Docteur Courbe

Docteur Courbe

Blanche bien sûr, équipée comme il convient à une ambulance, avec en plus le matériel de consultation du Docteur et une régie vidéo intégrée, l’Artiomobile (il y en a eu trois jusque là, la dernière datant de 2003) est l’un des instruments d’une stratégie artistique propre, fondée selon Courbe sur un « mimétisme décalé de l’univers médical ». Il y a un sociologisme joueur dans cette manière de déplacer les codes professionnels et les usages sociaux, de pousser le jeu de rôle jusqu’à une logique calmement décervelée, tranquillement carnavalesque. Mais la clownerie se retourne finalement et pince-sans-rire, devient l’affaire d’une pertinence grinçante : la mascarade déborde la blague de carabin pour proposer une relecture des pratiques de la médecine comme du monde de l’art. La mise en scène de l’artiste dans son rôle de docteur le dote de la force du bouffon : car celui-ci en incarnant un personnage, en faisant porter sur lui-même une bonne part de la théâtralité, en assumant le carnavalesque dans sa propre identité, assoit sa force de trouble.
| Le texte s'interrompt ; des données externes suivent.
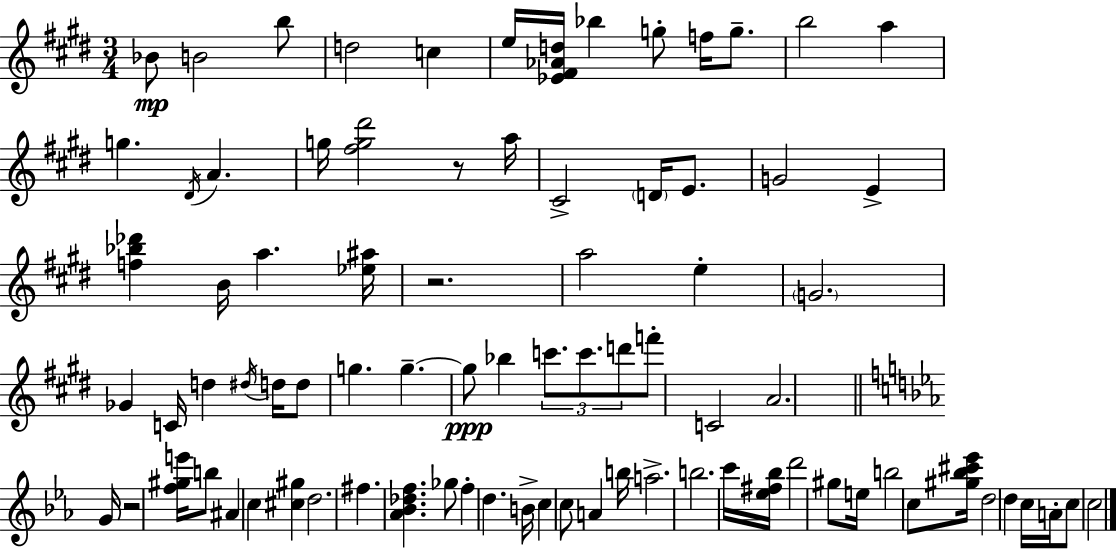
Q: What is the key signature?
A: E major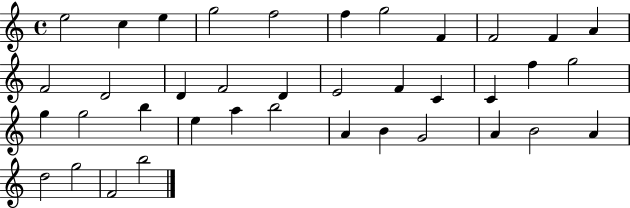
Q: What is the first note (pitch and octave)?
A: E5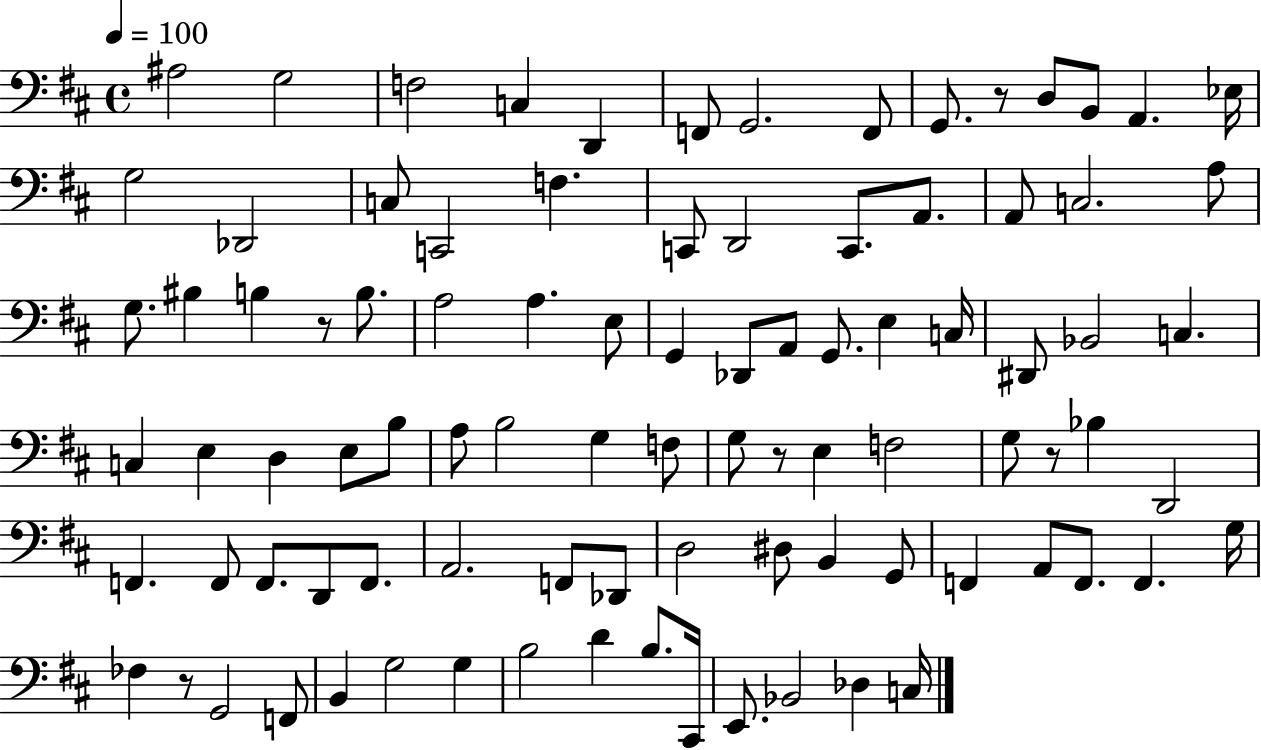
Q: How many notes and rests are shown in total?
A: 92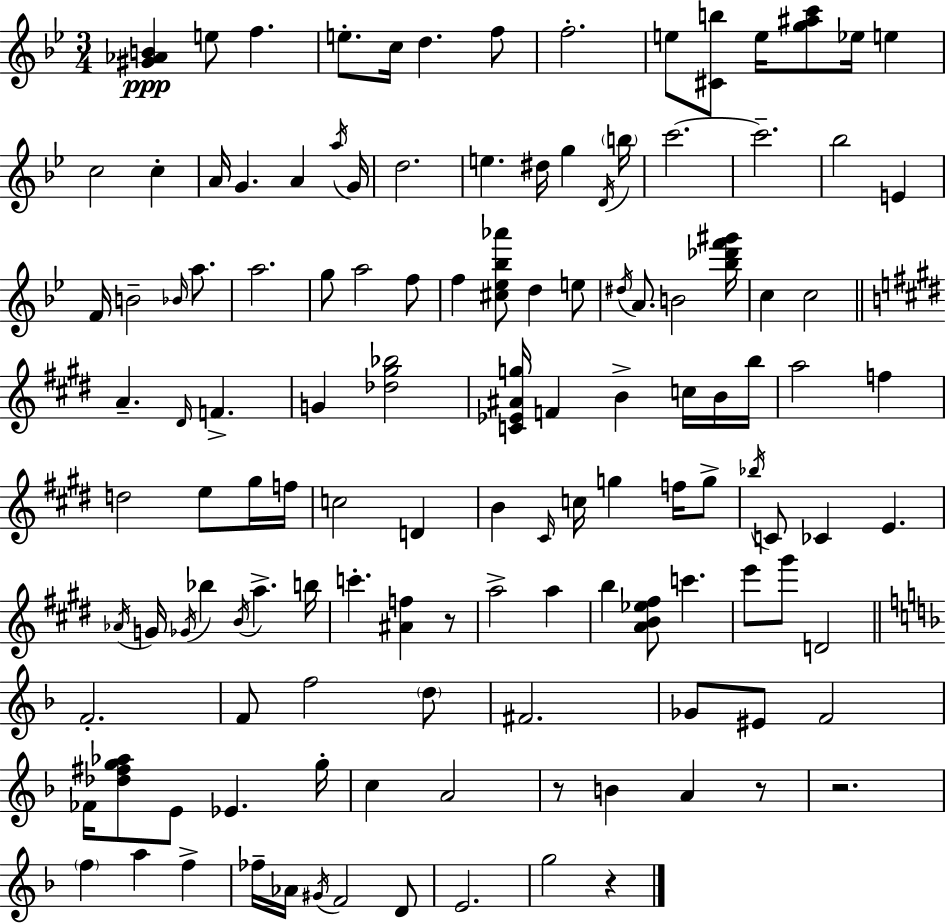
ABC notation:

X:1
T:Untitled
M:3/4
L:1/4
K:Gm
[^G_AB] e/2 f e/2 c/4 d f/2 f2 e/2 [^Cb]/2 e/4 [g^ac']/2 _e/4 e c2 c A/4 G A a/4 G/4 d2 e ^d/4 g D/4 b/4 c'2 c'2 _b2 E F/4 B2 _B/4 a/2 a2 g/2 a2 f/2 f [^c_e_b_a']/2 d e/2 ^d/4 A/2 B2 [_b_d'f'^g']/4 c c2 A ^D/4 F G [_d^g_b]2 [C_E^Ag]/4 F B c/4 B/4 b/4 a2 f d2 e/2 ^g/4 f/4 c2 D B ^C/4 c/4 g f/4 g/2 _b/4 C/2 _C E _A/4 G/4 _G/4 _b B/4 a b/4 c' [^Af] z/2 a2 a b [AB_e^f]/2 c' e'/2 ^g'/2 D2 F2 F/2 f2 d/2 ^F2 _G/2 ^E/2 F2 _F/4 [_d^fg_a]/2 E/2 _E g/4 c A2 z/2 B A z/2 z2 f a f _f/4 _A/4 ^G/4 F2 D/2 E2 g2 z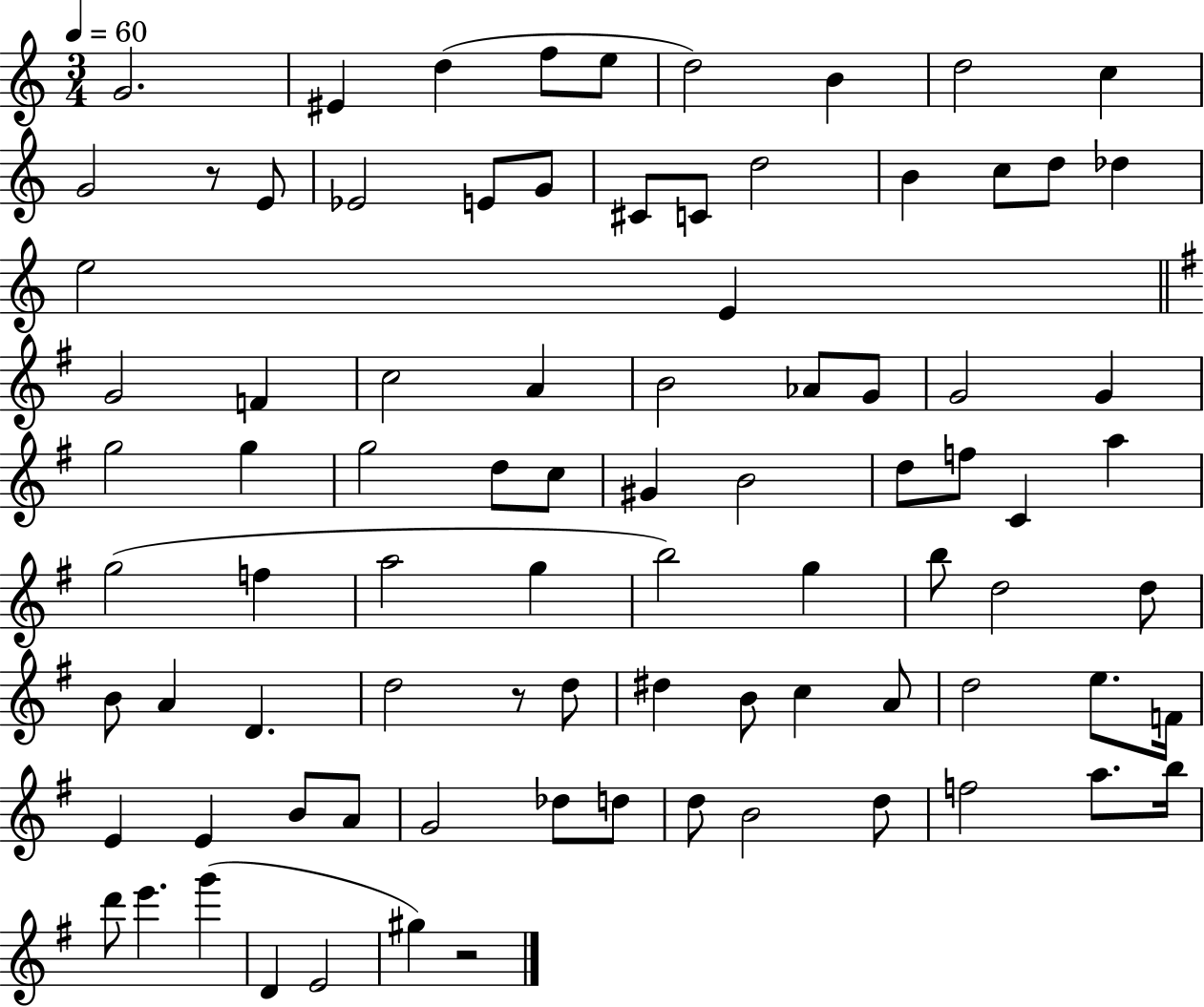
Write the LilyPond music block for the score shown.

{
  \clef treble
  \numericTimeSignature
  \time 3/4
  \key c \major
  \tempo 4 = 60
  g'2. | eis'4 d''4( f''8 e''8 | d''2) b'4 | d''2 c''4 | \break g'2 r8 e'8 | ees'2 e'8 g'8 | cis'8 c'8 d''2 | b'4 c''8 d''8 des''4 | \break e''2 e'4 | \bar "||" \break \key e \minor g'2 f'4 | c''2 a'4 | b'2 aes'8 g'8 | g'2 g'4 | \break g''2 g''4 | g''2 d''8 c''8 | gis'4 b'2 | d''8 f''8 c'4 a''4 | \break g''2( f''4 | a''2 g''4 | b''2) g''4 | b''8 d''2 d''8 | \break b'8 a'4 d'4. | d''2 r8 d''8 | dis''4 b'8 c''4 a'8 | d''2 e''8. f'16 | \break e'4 e'4 b'8 a'8 | g'2 des''8 d''8 | d''8 b'2 d''8 | f''2 a''8. b''16 | \break d'''8 e'''4. g'''4( | d'4 e'2 | gis''4) r2 | \bar "|."
}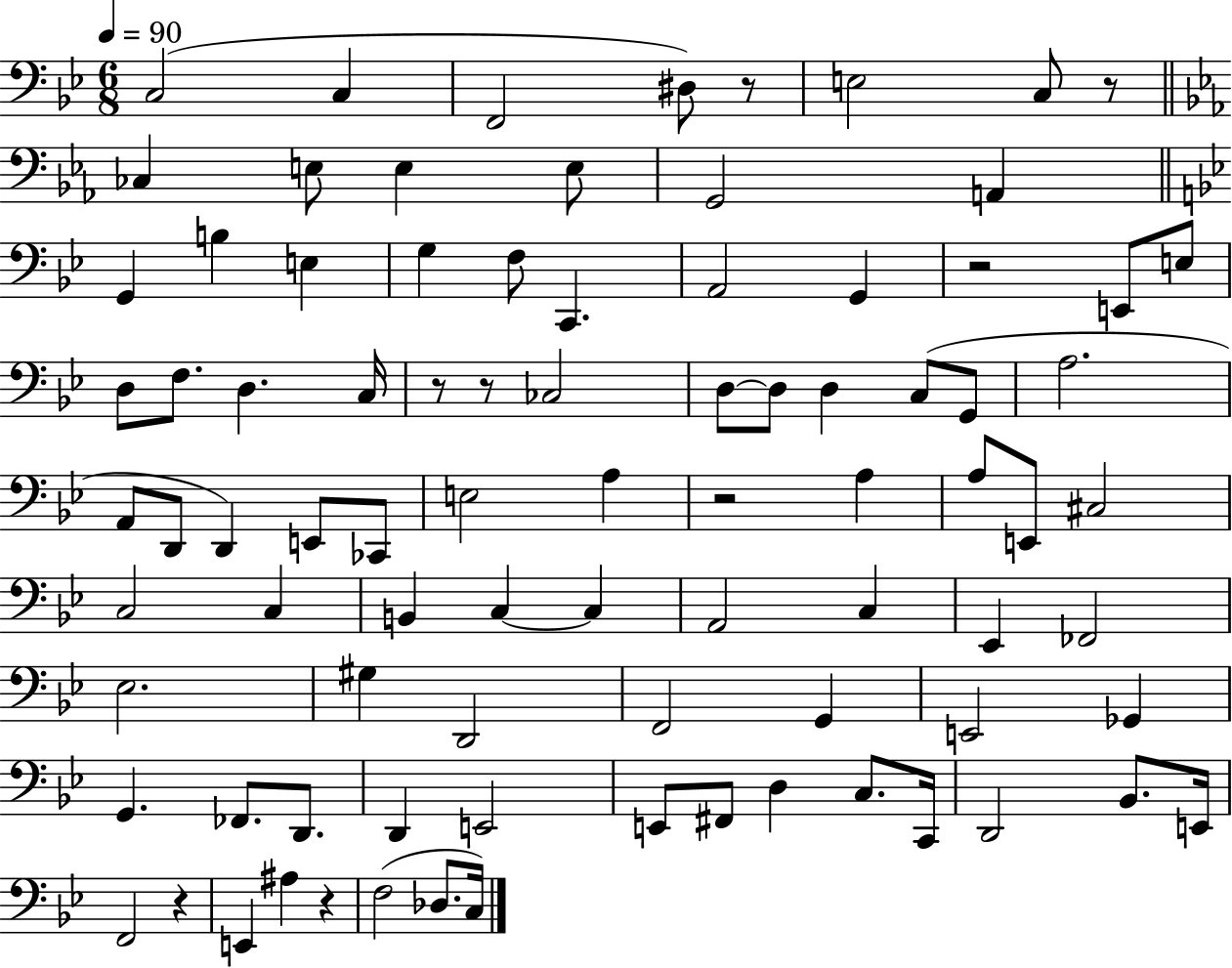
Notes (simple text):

C3/h C3/q F2/h D#3/e R/e E3/h C3/e R/e CES3/q E3/e E3/q E3/e G2/h A2/q G2/q B3/q E3/q G3/q F3/e C2/q. A2/h G2/q R/h E2/e E3/e D3/e F3/e. D3/q. C3/s R/e R/e CES3/h D3/e D3/e D3/q C3/e G2/e A3/h. A2/e D2/e D2/q E2/e CES2/e E3/h A3/q R/h A3/q A3/e E2/e C#3/h C3/h C3/q B2/q C3/q C3/q A2/h C3/q Eb2/q FES2/h Eb3/h. G#3/q D2/h F2/h G2/q E2/h Gb2/q G2/q. FES2/e. D2/e. D2/q E2/h E2/e F#2/e D3/q C3/e. C2/s D2/h Bb2/e. E2/s F2/h R/q E2/q A#3/q R/q F3/h Db3/e. C3/s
Autoportraits ; auto-fictions ; actions sur le terrain (ainsi Courbe s’ingénie-t-il à forcer les portes du monde médical, tentant d’imposer sa médecine pour le moins parallèle dans le monde scientifique, se confrontant dès lors à la réalité du pouvoir médical ; mais aussi met-il sa compétence de blouse blanche au service du monde de l’art, en se tenant à la disposition des artistes à toutes occasions de concentration artistique : vernissages, colloques, festivals et biennales). Manipulation d’image, de signes et d’objets ; édition d’images : tout cela en fait en effet un artiste « mix- media » ainsi qu’il se définit, puisqu’il n’a pas d’autre médium que ce jeu de rôle, que ce simulacre poussé jusqu’à n’être plus – ou plus seulement – un jeu.

Si l’invention du Docteur Courbe est de donner une forme de légitimité à la figure de l’intervention artistique et de l’artiste lui-même en docteur, il s’assure par la cohérence de sa proposition d’une autorité symbolique qui ne se vide pas d’être évidement jouée. C’est in fine ce jeu de rôle lui-même qui constitue son médium, assez puissant pour lui assurer des occasions d’interventions très nombreuses et dispersées, dans les réseaux habituels des pratiques de la performance mais aussi sur bien d’autres terrains de l’intervention d’artiste. Alors que le burlesque a retrouvé un crédit sur la scène artistique, les diagnostics du Docteur Courbe ont leur place, en proposant des thérapies par le rire, même si bien souvent, il s’agit d’un rire qui grince, renvoyant à l’ordinaire du monde contemporain, à la fragilité de l’enveloppe de chair, et à son possible maintien à coup de machine, à sa réparation à coup de prothèses, à sa mutation sous l’effet de l’AGM (l’art génétiquement modifié). Le médecin et le bouffon font le bien. Mais ils arrivent en général quand cela fait mal.